Apareció un relámpago. Era Virgilio. El Virgilio de Hermann Broch. Vi al poeta latino, demacrado por el delirio de la fiebre, navegando sobre un mar de soliloquios. “Destruid el manuscrito, destruid ese poema…”, imploraba. Entre los rugidos del mar porteño y el harpa y las cuerdas sinuosas de “La Mer”, pude oír sus voces: la de Gustav, la de Egon, la de Broch, la de Virgilio. Y el apasionado lamento de Dido, antes de entregarse a las llamas de la pira.

He tenido que salir de mi casa. La he convertido en un contenedor de fragmentos de mar. Ya antes lo he hecho y no me sorprende: he abandonado otros habitáculos por motivos semejantes. Pero me he instalado muy cerca de ese receptáculo, tan cerca que puedo tocar sus paredes traslúcidas cuando lo deseo, como ahora. Los arrecifes de coral mueven su cuerpecillo escarlata a modo de saludo. Los peces apuran su carrera para venir a besar mis dedos.

No puedo contar esto a Gustav porque estoy seguro de que no me creería. ¿O sí? “Estoy frente al Faro, ¿lo recuerdas? Es de color verde…”, dice. Lo recuerdo, sí. 

No se lo digo; lo pienso. Y no puedo decírselo, no puedo decirle: “claro, Gustav, sí, sí, recuerdo el Faro…”, porque estoy llorando como un chiquillo, contemplando el mar de Veracruz, escuchando su balada incesante. 

“Voy a telefonearte desde el mar, ¿eh?”. “¿De verdad? ¿Vas a llamarme desde el mar? Pero ¿crees que haya señal ahí?” “Sí, claro, a menos que haya mucho viento… 
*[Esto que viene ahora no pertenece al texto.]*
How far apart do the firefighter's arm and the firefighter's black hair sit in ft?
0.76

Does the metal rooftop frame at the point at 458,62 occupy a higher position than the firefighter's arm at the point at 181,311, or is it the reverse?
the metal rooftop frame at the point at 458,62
Voy a hablarte desde el mar para que lo escuches en Saltillo, ¿de acuerdo?”. “Sí, sí, de acuerdo…”. “Y vas a escucharlo aunque haya mucho viento, vas a escuchar el mar de Veracruz, el mar que tanto amas…”. No le creí pero lo hizo. Gustav me llamó desde el mar. Y por unos minutos, sólo por unos minutos, canté en sus entrañas de agua y fui escuchado. Lo sé por la sal que aún tengo en los labios.